▸ **Directions**: Down to the final line, write out the material beneath exactly, without pictures.

▸ **The data**:
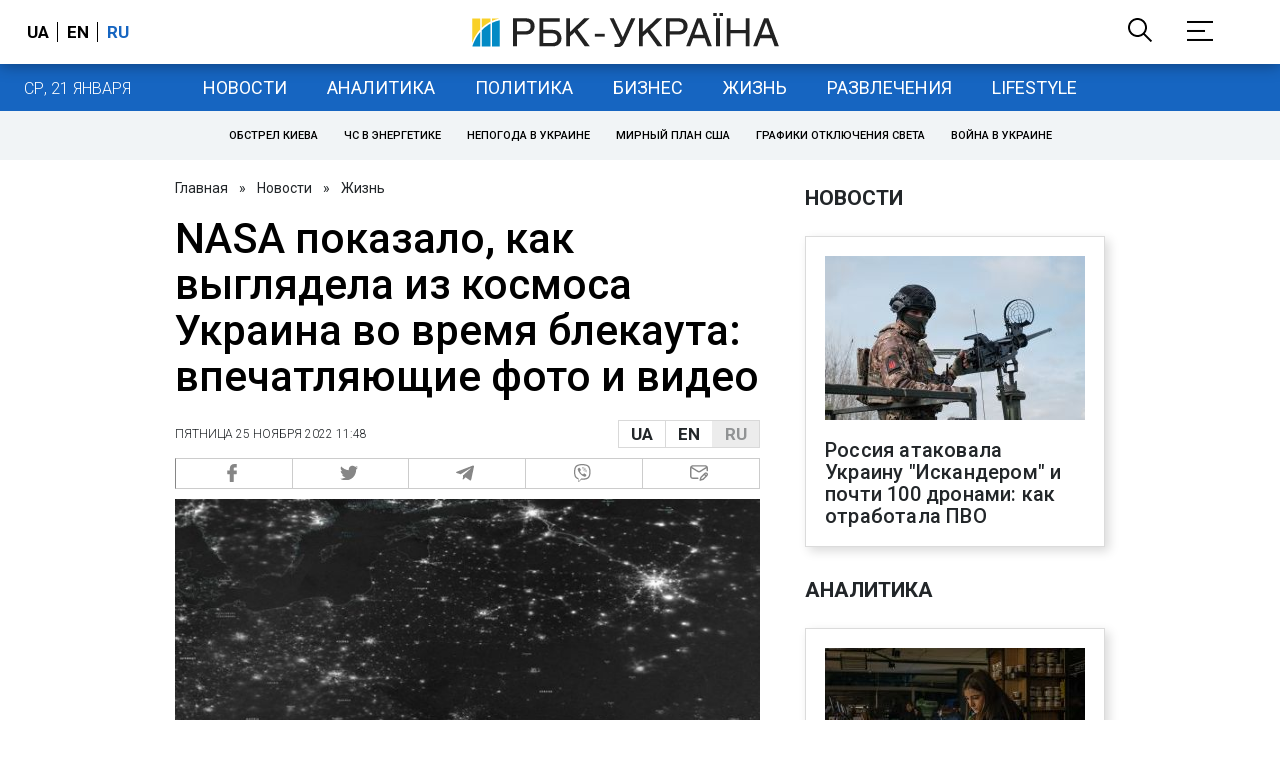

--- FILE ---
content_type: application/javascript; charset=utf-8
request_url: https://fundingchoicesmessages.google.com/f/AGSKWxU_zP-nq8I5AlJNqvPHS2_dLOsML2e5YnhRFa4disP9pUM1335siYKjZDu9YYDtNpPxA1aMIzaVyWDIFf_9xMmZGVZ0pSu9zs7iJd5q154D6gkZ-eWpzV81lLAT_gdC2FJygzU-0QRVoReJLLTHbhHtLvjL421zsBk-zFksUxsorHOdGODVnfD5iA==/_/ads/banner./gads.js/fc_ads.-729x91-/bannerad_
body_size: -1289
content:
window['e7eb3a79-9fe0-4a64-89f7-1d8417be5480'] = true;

▸ **Answer to this problem**:
--- FILE ---
content_type: application/javascript; charset=utf-8
request_url: https://fundingchoicesmessages.google.com/f/AGSKWxU_zP-nq8I5AlJNqvPHS2_dLOsML2e5YnhRFa4disP9pUM1335siYKjZDu9YYDtNpPxA1aMIzaVyWDIFf_9xMmZGVZ0pSu9zs7iJd5q154D6gkZ-eWpzV81lLAT_gdC2FJygzU-0QRVoReJLLTHbhHtLvjL421zsBk-zFksUxsorHOdGODVnfD5iA==/_/ads/banner./gads.js/fc_ads.-729x91-/bannerad_
body_size: -1289
content:
window['e7eb3a79-9fe0-4a64-89f7-1d8417be5480'] = true;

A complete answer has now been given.